I saw one today. She was a little leprechaun. Green overalls, a Sim-Monsters Frog Helmet, green eyes. Terribly bright green eyes. We all stared and stared, like we were watching a visitor from another planet. She was trying to climb on the back of a dog her mother had on a leash--and failing, squealing gleefully every time the poor animal wriggled free of her legs. I'd forgotten what a delight the world can be to a child. It was all hers--the dog, the wide lawn of the park, the spring day, all of us watching--and she loved it. She made me so happy, just being alive.

There is hope for the human species. You might not believe it, looking around this dreary little gameshow we've made of our world, but human nature--what we get from our biology--is full of trust and wonder and kindness. She still had hers. Though her mother clearly wanted to hurry past the bench I occupied, the dog came sniffing at my shoes, and the little girl--bless her heart!--told me I looked all "crinkly."

She said that because I was over eighty when the Therapy was developed; though people around three-hundred look fine, at three-hundred fifty I look like an old raisin. "I'm an old man," I said, cheerfully.

"How old are you?" She smiled, rocking on her heels.

I told her.

The number was too big. She covered her confusion with a bashful smile. "I'm four," she said, holding up the fingers for me to count.

Nearby, the mother stood stiff and patient as a servant, uncomfortable but conscious that her daughter should be allowed to feel at ease. "I'm sorry," she said to me in a confidential voice.

I did not have to reply. Delight and fascination were written all over my old face.

"Can I touch the crinkles?" asked the girl, in perfect innocence. She raised her arms to be lifted onto my lap. I asked the mother if it was okay, then brought the girl side-saddle onto my leg.

Little hands moved over my cheeks and nose. I couldn't help but laugh, like I'd been tickled. How could such a small creature be so alive and intelligent?

"It's soft," she said with surprise.

"I'm not made of wood," I said. "I'm a person, just like you and your mother and everyone else."

"My face isn't soft," she replied.

Tiny fingers made fists and tried to make taffy out of my chin.

"Be nice, Julie," said the mother. "The gentleman isn't a toy."

Obediently, the girl removed her hands, her green eyes flashing. She smiled, pleased and guilty. "When I get old, I'm going to be like you."

"No, no." What a silly thing to say. "No one gets wrinkles anymore. You'll always look young and pretty, like your mother." The mother shivered.
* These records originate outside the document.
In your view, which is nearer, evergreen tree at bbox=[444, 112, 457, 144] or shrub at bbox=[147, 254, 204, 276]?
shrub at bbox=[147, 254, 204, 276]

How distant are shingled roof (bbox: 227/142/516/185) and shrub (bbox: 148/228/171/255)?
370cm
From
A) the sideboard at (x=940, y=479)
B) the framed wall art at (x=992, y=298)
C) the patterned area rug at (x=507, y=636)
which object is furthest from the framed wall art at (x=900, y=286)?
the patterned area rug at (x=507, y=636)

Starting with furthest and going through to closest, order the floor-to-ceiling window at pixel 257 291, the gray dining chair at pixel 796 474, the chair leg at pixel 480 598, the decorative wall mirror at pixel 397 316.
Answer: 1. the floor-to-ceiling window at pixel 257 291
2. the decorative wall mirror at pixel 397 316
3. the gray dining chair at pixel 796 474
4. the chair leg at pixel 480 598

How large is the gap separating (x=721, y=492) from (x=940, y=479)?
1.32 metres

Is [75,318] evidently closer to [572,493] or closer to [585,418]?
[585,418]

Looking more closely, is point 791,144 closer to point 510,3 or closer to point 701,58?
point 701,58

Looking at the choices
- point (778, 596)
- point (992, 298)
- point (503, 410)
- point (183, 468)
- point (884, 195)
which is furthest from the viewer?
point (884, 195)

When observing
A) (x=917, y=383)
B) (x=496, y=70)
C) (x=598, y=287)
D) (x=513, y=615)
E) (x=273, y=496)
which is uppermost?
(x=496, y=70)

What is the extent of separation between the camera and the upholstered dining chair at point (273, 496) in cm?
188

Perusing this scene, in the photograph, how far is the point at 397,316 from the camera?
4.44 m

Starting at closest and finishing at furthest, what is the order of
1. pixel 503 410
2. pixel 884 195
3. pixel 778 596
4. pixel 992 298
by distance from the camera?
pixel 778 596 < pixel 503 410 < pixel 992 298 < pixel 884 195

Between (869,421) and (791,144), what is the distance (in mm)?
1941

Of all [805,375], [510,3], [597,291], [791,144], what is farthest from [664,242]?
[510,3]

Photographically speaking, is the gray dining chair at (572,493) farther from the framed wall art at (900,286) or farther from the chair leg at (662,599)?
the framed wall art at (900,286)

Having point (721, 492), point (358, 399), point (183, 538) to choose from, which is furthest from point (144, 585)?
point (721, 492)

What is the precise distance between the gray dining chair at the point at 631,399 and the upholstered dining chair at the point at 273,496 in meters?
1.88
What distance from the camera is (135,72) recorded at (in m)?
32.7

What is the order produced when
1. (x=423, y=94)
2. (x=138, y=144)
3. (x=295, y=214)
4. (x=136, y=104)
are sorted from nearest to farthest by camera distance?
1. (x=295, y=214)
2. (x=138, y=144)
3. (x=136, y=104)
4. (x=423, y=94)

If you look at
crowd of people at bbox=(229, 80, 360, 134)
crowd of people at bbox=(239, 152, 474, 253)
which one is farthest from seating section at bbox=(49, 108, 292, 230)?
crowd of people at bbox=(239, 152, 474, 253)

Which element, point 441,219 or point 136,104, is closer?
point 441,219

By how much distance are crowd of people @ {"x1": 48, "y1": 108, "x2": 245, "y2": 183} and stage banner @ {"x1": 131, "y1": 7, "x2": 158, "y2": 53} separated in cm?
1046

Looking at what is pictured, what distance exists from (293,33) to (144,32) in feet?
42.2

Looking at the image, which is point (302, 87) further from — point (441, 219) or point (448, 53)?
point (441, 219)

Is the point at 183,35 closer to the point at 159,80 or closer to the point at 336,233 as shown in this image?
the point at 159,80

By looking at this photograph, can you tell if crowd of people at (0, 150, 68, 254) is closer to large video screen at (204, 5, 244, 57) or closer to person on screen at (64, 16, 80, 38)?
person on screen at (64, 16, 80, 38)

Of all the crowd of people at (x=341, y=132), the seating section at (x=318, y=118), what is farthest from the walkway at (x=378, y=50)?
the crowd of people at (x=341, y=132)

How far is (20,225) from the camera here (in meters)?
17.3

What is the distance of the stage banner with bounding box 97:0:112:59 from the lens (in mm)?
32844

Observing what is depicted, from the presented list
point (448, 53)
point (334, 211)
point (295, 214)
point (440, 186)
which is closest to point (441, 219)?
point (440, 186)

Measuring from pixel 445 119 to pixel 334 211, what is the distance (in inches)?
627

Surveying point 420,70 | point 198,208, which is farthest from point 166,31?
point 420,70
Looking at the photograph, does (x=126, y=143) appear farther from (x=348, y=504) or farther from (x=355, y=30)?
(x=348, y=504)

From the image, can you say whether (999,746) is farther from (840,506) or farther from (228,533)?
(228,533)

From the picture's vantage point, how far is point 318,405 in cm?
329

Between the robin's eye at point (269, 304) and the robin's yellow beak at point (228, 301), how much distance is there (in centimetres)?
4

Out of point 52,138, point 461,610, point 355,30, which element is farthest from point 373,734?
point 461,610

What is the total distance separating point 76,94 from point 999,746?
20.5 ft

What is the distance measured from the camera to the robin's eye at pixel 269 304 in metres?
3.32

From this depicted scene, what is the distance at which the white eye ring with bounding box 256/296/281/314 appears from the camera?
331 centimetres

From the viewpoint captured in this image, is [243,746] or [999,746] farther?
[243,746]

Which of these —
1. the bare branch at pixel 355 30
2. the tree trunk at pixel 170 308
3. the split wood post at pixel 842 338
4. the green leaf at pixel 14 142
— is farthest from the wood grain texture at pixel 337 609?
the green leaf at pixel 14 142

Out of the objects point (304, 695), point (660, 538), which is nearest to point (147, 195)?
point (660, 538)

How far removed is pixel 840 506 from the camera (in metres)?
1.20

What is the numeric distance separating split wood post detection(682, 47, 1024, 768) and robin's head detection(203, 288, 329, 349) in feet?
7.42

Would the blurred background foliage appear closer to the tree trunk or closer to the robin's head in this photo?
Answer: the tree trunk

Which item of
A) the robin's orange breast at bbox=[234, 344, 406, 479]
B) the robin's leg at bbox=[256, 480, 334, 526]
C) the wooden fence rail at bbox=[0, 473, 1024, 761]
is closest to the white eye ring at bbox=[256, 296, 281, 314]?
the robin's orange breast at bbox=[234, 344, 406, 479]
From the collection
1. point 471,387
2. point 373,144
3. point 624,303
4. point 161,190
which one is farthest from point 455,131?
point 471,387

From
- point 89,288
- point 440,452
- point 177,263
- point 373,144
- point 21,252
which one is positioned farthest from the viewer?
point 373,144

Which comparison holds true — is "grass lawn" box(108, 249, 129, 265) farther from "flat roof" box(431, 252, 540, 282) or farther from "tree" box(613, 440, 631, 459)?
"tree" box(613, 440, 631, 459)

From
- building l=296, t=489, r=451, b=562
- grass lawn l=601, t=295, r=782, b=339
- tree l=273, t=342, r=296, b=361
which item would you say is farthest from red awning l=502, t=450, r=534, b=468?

I became more aware of her discomfort, the discomfort of my grandchildren's generation, who associated marks of age with disease, as though growing old had once been a virus, like smallpox.

"Why?" asked the girl.

"People live forever."

"Why don't you die?"

"I live forever, too."

"I wish they could make you better."

The mother took the girl away then, apologizing emphatically. I wasn't offended and tried to tell them, but off they went, the mother embarrassed, the daughter absorbed in the dog again, the next game.

I was lucky, though, to have actually held one of the New Children, and it made my day. I went back to the little suburban house my great-grandchildren are always pestering me to lease them, had my can of Nanospam on the balcony, and for the first time I can remember I felt genuinely pleased with the direction in which the world was moving. The Nanospam was awful, like salty tofu, but I had faith that the government would find a way to get nanites to make something a little more complex, like a good cheeseburger, and that then the earth would support a couple hundred billion people, instead of forty, and that furthermore--it seemed just around the corner--middle-income families like those of my great-grandchildren would qualify for children. If that ever happened, I would lease the house to someone in the family. The old place would come alive again, doing what it had been built for, raising children. The planet, too, would come alive for a time, perhaps for centuries, until again the population reached a maximum.

And in the meantime, the world was not so bad, not the way it was a century ago, when everyone was old and getting older. I'm so glad the government has allowed some children to be born. It will make all of our lives a little easier.